• Task requirements
Write out the entries, please, from the line containing "Which is the lowest item out of" through their final line, exactly and with nothing else.

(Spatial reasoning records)

##############################

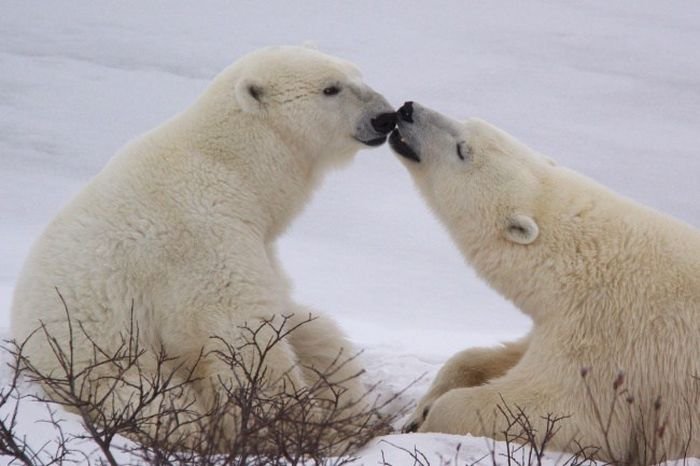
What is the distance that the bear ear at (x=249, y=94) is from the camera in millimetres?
3576

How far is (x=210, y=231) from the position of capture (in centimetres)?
335

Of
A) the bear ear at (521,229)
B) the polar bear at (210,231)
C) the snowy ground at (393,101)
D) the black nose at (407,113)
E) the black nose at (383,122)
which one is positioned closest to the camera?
the polar bear at (210,231)

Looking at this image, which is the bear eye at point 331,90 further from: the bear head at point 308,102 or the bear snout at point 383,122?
the bear snout at point 383,122

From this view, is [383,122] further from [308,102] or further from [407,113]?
[308,102]

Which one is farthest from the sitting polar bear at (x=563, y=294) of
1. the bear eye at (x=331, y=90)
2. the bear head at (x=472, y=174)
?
the bear eye at (x=331, y=90)

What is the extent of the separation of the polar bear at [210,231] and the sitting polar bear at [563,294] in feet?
1.01

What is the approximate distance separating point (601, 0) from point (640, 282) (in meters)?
11.1

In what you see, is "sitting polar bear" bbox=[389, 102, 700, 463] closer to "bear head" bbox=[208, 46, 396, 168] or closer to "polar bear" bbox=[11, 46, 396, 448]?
"bear head" bbox=[208, 46, 396, 168]

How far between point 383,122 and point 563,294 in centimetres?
87

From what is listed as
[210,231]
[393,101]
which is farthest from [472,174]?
[393,101]

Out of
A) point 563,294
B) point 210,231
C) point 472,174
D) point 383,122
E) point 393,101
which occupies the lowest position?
point 563,294

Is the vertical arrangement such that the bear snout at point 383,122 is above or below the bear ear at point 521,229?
above

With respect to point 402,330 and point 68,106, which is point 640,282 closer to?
point 402,330

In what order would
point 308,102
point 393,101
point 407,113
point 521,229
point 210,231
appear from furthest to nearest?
1. point 393,101
2. point 407,113
3. point 308,102
4. point 521,229
5. point 210,231
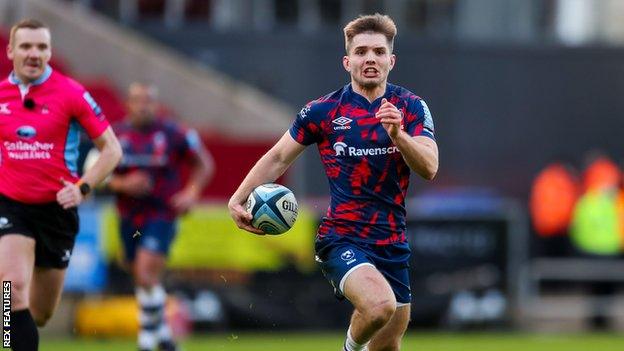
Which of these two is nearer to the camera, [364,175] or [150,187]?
[364,175]

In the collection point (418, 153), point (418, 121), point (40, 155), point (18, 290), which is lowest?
point (18, 290)

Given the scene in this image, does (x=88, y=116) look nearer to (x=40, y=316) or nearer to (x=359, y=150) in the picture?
(x=40, y=316)

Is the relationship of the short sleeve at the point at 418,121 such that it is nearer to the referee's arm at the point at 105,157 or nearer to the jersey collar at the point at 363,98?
the jersey collar at the point at 363,98

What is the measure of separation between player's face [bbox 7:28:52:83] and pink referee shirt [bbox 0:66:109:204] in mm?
86

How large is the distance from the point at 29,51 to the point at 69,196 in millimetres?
1032

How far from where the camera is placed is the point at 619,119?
2591cm

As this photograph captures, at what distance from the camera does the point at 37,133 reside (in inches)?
405

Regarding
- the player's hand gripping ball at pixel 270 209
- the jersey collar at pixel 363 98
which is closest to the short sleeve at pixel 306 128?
the jersey collar at pixel 363 98

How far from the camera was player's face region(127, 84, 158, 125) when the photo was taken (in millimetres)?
14430

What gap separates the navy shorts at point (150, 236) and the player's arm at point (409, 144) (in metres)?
5.80

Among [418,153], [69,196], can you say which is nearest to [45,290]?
[69,196]

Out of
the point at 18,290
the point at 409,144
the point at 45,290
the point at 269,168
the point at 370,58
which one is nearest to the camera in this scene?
the point at 409,144

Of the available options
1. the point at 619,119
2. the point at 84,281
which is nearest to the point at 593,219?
the point at 619,119

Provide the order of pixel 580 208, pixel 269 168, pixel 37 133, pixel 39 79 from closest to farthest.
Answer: pixel 269 168 → pixel 37 133 → pixel 39 79 → pixel 580 208
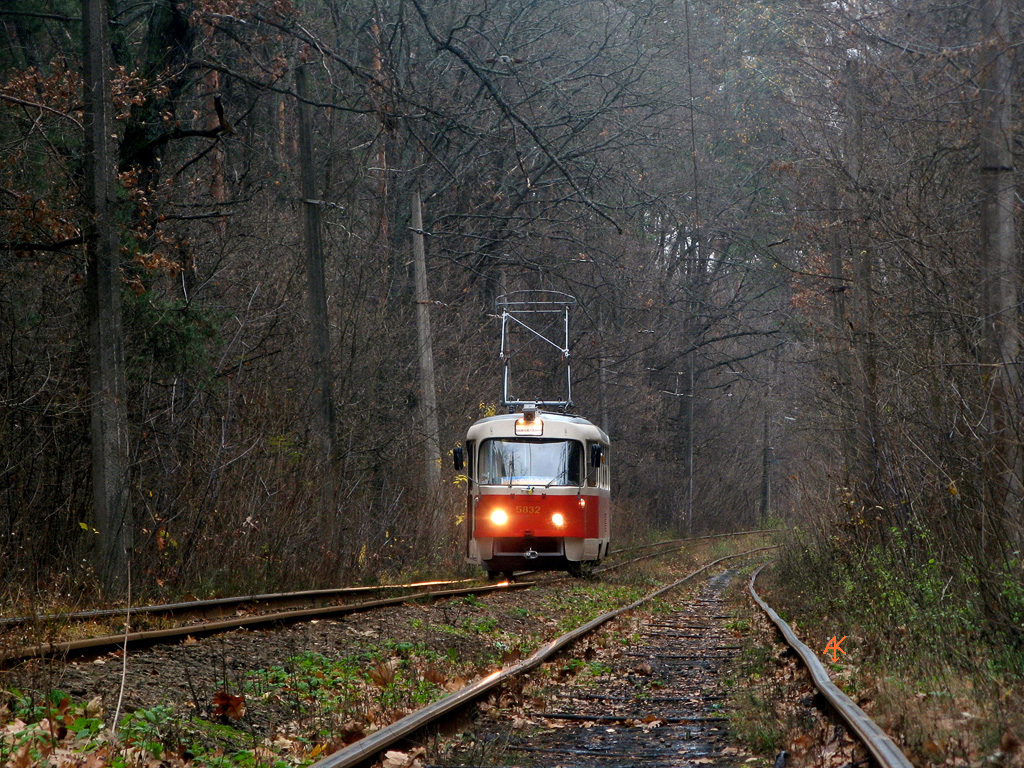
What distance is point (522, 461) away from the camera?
62.0ft

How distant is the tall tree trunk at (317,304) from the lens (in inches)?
689

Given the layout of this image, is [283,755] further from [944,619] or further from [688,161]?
[688,161]

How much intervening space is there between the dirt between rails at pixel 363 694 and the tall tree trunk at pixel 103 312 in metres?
2.50

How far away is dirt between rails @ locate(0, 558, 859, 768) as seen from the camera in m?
5.69

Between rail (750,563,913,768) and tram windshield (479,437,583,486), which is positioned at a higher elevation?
tram windshield (479,437,583,486)

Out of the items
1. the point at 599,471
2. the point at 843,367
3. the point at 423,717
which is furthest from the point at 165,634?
the point at 843,367

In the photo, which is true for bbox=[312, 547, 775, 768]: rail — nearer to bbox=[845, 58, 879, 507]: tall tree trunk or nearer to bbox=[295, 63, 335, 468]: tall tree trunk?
bbox=[845, 58, 879, 507]: tall tree trunk

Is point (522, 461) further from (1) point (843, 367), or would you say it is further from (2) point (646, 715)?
(2) point (646, 715)

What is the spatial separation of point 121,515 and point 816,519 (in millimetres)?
10831

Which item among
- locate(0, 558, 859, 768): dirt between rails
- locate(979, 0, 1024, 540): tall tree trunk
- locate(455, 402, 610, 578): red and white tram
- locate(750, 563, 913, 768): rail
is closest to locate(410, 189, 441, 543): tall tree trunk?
locate(455, 402, 610, 578): red and white tram

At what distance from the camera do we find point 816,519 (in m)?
18.2

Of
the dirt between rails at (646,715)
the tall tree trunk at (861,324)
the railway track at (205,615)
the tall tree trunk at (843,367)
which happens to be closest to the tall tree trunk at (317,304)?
the railway track at (205,615)

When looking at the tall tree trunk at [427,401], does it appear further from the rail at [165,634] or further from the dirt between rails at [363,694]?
the dirt between rails at [363,694]

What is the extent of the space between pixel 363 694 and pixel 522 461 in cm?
1145
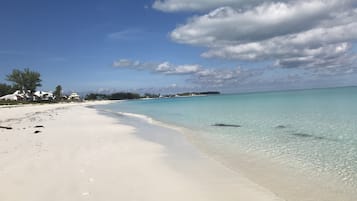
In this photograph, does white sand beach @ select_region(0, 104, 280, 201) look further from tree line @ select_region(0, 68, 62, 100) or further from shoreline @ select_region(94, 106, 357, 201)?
tree line @ select_region(0, 68, 62, 100)

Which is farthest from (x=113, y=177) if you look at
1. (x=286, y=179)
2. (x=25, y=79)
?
(x=25, y=79)

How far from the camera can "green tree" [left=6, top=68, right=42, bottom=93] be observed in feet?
279

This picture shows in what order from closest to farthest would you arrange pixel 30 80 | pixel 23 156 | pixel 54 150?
1. pixel 23 156
2. pixel 54 150
3. pixel 30 80

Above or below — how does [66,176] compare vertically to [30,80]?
below

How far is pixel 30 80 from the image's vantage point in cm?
8656

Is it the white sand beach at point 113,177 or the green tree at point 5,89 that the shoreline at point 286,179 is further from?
the green tree at point 5,89

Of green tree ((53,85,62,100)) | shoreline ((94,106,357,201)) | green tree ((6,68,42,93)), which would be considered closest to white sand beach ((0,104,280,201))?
shoreline ((94,106,357,201))

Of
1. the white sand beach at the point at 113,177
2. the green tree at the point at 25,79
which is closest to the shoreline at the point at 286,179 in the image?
the white sand beach at the point at 113,177

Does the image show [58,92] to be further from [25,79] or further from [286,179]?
[286,179]

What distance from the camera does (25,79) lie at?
3393 inches

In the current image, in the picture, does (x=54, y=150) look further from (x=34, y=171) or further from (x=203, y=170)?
(x=203, y=170)

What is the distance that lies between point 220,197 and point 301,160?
480 cm

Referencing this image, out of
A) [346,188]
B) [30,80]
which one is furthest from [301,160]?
[30,80]

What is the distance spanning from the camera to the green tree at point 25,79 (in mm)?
85125
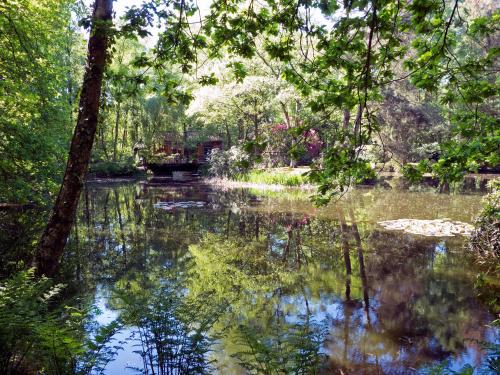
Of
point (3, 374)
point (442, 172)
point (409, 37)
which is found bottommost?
point (3, 374)

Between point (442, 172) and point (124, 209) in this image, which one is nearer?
point (442, 172)

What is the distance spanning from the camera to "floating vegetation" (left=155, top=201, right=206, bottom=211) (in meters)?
16.6

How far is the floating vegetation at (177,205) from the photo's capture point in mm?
16594

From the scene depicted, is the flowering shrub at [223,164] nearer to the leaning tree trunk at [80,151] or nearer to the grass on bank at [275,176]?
the grass on bank at [275,176]

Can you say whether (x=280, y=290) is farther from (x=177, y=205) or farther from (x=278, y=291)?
(x=177, y=205)

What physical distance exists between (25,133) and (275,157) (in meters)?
20.8

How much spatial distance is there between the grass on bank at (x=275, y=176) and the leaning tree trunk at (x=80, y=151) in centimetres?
1843

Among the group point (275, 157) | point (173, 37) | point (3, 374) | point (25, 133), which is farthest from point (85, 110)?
point (275, 157)

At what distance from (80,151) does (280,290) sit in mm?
4167

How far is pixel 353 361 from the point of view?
15.6ft

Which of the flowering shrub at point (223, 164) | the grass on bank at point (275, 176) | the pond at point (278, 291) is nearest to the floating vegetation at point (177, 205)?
the pond at point (278, 291)

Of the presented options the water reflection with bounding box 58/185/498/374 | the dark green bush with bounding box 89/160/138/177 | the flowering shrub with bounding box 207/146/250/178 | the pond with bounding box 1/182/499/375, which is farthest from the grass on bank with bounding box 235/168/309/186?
the dark green bush with bounding box 89/160/138/177

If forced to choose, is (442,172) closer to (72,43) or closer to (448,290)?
(448,290)

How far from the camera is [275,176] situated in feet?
80.7
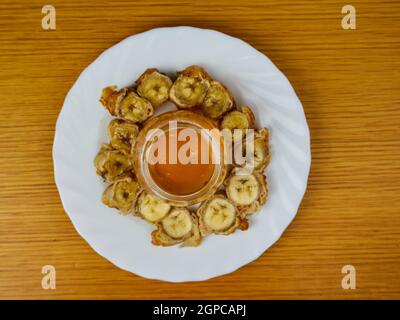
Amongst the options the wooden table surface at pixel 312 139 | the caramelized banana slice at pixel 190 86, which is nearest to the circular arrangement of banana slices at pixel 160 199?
the caramelized banana slice at pixel 190 86

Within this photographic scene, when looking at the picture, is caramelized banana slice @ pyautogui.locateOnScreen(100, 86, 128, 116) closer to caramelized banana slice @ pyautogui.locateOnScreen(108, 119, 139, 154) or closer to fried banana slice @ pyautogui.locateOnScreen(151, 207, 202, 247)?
caramelized banana slice @ pyautogui.locateOnScreen(108, 119, 139, 154)

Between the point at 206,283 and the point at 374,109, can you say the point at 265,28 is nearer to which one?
the point at 374,109

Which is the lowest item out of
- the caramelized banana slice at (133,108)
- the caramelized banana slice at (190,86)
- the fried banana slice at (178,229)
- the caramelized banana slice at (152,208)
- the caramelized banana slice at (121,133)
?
the fried banana slice at (178,229)

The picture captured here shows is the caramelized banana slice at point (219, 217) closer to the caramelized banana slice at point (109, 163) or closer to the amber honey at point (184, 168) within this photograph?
the amber honey at point (184, 168)

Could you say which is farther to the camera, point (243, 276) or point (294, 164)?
point (243, 276)

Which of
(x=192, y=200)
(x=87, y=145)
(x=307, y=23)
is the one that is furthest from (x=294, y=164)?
(x=87, y=145)

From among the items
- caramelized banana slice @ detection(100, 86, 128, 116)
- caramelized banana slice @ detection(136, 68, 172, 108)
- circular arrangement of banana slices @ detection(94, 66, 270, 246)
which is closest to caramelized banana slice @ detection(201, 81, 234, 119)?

##############################

• Answer in full
Which is the lowest item out of
- the caramelized banana slice at (133,108)
- the caramelized banana slice at (190,86)
- the fried banana slice at (178,229)
- the caramelized banana slice at (152,208)
- the caramelized banana slice at (121,133)
?
the fried banana slice at (178,229)

The picture captured here shows is the caramelized banana slice at point (219, 217) closer to the caramelized banana slice at point (109, 163) or closer to the amber honey at point (184, 168) within this photograph?
the amber honey at point (184, 168)

Could you say which is farther to the camera, point (243, 276) or point (294, 164)?
point (243, 276)

Which of
(x=192, y=200)
(x=87, y=145)
(x=307, y=23)
is the one that is furthest from (x=294, y=164)?
(x=87, y=145)

From among the items
- caramelized banana slice @ detection(100, 86, 128, 116)
- caramelized banana slice @ detection(136, 68, 172, 108)
- circular arrangement of banana slices @ detection(94, 66, 270, 246)
which is closest to caramelized banana slice @ detection(201, 81, 234, 119)?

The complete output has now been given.